WHAT IS BEING ASKED — Convert the entries into a Markdown table with the columns Row and Line. Begin at the line that contains "Of the list", continue through the final line of the entries, and omit blank lines.

DATA LISTING —
--- Begin ---
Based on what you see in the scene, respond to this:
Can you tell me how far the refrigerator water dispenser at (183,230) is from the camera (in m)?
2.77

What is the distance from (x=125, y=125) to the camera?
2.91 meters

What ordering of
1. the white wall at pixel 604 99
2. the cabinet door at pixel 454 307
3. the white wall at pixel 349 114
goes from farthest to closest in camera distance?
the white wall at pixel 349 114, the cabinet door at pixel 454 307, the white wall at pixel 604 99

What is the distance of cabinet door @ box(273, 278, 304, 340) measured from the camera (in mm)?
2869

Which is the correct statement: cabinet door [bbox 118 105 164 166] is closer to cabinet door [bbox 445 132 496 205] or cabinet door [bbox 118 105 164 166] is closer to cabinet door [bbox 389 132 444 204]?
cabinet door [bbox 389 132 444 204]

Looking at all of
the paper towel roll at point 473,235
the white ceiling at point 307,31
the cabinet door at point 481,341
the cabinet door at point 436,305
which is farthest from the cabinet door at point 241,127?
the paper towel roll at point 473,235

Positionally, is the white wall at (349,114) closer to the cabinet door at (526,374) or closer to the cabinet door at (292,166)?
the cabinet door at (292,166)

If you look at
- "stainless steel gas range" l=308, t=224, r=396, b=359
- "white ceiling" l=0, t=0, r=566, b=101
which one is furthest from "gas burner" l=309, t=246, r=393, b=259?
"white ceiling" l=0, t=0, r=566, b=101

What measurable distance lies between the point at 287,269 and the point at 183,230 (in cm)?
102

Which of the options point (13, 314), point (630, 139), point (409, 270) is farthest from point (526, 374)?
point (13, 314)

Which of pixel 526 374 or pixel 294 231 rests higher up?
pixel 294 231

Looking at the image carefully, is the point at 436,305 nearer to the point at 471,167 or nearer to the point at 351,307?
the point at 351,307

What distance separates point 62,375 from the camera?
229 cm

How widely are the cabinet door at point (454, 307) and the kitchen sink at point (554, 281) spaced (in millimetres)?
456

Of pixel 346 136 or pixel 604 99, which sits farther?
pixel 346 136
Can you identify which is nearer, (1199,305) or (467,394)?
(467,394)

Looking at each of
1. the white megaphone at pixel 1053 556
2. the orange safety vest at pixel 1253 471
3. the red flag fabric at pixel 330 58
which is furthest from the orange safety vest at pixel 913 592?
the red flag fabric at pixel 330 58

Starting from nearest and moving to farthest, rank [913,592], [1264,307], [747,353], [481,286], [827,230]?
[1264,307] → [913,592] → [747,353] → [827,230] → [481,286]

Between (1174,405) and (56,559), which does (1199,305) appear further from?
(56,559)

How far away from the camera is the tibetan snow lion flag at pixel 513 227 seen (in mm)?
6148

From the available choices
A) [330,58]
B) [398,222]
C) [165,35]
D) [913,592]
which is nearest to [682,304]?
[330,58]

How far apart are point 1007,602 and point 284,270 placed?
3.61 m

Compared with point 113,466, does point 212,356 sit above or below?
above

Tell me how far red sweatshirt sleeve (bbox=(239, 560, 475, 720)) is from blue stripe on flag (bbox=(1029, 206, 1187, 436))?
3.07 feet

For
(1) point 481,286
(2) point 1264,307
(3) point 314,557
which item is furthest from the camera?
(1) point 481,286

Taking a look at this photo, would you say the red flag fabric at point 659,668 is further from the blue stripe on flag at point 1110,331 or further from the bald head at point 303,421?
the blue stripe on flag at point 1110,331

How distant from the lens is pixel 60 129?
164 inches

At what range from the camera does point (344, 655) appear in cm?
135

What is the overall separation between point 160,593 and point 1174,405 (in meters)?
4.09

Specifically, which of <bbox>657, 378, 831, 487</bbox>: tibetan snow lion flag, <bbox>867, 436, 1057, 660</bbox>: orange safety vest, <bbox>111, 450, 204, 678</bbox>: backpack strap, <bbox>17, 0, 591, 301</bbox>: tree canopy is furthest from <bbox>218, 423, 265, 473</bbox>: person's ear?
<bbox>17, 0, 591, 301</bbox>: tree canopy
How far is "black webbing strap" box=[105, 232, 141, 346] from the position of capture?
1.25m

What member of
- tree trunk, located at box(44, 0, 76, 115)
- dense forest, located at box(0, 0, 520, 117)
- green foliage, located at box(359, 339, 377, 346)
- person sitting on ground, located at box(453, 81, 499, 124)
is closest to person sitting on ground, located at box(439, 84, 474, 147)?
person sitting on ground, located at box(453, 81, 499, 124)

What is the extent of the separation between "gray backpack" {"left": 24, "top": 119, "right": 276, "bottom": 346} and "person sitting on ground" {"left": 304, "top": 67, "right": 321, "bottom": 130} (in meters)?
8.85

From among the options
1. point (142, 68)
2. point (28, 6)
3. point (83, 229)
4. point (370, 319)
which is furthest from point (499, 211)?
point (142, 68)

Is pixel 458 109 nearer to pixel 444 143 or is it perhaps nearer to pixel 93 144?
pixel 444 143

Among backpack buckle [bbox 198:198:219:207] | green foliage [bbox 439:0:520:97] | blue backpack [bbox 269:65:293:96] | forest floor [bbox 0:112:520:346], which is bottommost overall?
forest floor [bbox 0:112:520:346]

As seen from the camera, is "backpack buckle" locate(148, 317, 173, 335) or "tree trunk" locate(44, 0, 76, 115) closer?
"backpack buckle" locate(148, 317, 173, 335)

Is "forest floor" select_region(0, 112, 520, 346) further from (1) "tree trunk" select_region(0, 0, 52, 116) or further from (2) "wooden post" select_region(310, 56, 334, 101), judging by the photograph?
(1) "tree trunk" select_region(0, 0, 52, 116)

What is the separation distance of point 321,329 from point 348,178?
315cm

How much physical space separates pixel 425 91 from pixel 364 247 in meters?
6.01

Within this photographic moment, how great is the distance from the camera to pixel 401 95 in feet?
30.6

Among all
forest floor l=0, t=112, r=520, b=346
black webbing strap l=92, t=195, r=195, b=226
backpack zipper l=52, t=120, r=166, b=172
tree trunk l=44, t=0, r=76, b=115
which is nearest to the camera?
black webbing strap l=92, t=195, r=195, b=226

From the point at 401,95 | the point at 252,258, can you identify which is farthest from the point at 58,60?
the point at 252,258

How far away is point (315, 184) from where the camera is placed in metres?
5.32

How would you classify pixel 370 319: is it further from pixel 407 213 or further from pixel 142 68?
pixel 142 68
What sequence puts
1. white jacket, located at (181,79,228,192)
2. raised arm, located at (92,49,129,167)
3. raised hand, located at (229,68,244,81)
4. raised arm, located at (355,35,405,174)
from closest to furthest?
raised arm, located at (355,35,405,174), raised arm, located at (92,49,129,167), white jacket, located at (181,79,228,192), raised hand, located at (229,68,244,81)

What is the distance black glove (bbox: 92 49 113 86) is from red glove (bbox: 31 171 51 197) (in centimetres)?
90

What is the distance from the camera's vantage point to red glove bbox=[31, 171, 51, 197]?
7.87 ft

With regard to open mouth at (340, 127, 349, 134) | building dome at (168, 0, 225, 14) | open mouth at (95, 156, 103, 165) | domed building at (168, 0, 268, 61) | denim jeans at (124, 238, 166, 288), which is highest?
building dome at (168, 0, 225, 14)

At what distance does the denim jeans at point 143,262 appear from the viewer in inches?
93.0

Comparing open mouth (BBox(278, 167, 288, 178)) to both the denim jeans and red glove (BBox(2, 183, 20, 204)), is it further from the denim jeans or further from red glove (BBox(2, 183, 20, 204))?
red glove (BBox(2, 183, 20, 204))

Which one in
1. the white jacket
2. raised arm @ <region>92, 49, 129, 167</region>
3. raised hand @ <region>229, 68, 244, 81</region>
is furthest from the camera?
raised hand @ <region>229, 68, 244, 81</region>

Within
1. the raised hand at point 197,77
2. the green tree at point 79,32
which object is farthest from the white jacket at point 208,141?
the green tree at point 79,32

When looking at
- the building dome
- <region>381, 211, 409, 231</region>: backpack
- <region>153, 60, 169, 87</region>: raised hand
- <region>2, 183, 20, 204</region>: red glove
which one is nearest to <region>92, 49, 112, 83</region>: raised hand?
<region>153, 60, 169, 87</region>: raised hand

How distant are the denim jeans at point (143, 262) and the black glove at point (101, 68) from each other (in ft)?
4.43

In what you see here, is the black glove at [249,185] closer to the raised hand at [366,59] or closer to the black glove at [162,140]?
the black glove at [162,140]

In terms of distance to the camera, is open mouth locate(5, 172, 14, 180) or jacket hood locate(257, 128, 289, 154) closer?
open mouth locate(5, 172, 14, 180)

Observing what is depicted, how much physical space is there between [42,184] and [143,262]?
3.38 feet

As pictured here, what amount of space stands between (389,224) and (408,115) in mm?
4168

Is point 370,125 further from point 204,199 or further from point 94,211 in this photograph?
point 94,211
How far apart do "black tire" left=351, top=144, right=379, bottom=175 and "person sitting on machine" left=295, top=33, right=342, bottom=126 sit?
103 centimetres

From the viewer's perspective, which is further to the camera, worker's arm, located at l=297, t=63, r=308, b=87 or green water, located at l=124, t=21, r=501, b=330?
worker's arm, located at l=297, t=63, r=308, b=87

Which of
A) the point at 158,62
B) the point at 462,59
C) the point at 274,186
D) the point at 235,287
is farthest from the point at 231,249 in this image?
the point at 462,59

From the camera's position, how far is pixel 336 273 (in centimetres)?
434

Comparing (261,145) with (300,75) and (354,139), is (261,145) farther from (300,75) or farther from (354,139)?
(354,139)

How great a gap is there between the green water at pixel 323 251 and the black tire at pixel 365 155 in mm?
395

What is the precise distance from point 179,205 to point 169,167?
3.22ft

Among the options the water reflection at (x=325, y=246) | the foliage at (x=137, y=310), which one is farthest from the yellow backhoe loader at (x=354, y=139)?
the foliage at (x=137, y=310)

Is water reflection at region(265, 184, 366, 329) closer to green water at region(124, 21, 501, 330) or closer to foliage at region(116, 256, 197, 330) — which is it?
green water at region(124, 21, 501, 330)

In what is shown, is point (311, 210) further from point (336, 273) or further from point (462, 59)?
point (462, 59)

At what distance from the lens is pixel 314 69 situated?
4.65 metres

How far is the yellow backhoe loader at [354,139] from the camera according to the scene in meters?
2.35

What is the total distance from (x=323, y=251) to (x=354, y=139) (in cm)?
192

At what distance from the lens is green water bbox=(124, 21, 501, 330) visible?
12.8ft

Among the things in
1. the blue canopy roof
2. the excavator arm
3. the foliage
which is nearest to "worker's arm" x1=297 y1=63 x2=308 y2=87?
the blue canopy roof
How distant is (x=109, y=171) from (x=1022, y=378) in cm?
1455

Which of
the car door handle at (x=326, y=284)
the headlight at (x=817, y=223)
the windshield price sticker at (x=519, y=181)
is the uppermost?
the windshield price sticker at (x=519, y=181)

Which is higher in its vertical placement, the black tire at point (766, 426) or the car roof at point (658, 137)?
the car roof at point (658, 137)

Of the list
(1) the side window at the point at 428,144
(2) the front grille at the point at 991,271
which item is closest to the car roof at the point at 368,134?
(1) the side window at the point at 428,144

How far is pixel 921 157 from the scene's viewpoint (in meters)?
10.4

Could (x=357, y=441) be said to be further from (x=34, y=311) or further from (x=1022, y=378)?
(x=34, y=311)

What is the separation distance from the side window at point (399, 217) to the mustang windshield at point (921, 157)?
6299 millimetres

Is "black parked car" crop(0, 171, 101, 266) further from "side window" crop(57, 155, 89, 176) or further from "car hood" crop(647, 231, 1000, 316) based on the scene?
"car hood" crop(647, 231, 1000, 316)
--- End ---
ANSWER FOR THE TASK —
| Row | Line |
|---|---|
| 1 | Of the list |
| 2 | (1) the side window at the point at 428,144 |
| 3 | (2) the front grille at the point at 991,271 |
| 4 | which item is closest to the car roof at the point at 368,134? |
| 5 | (1) the side window at the point at 428,144 |
| 6 | How far is pixel 921 157 from the scene's viewpoint (in meters)? |
| 7 | 10.4 |
| 8 | Could (x=357, y=441) be said to be further from (x=34, y=311) or further from (x=1022, y=378)? |
| 9 | (x=34, y=311) |
| 10 | What is the separation distance from the side window at point (399, 217) to the mustang windshield at point (921, 157)? |
| 11 | 6299 millimetres |
| 12 | Is "black parked car" crop(0, 171, 101, 266) further from "side window" crop(57, 155, 89, 176) or further from "car hood" crop(647, 231, 1000, 316) based on the scene? |
| 13 | "car hood" crop(647, 231, 1000, 316) |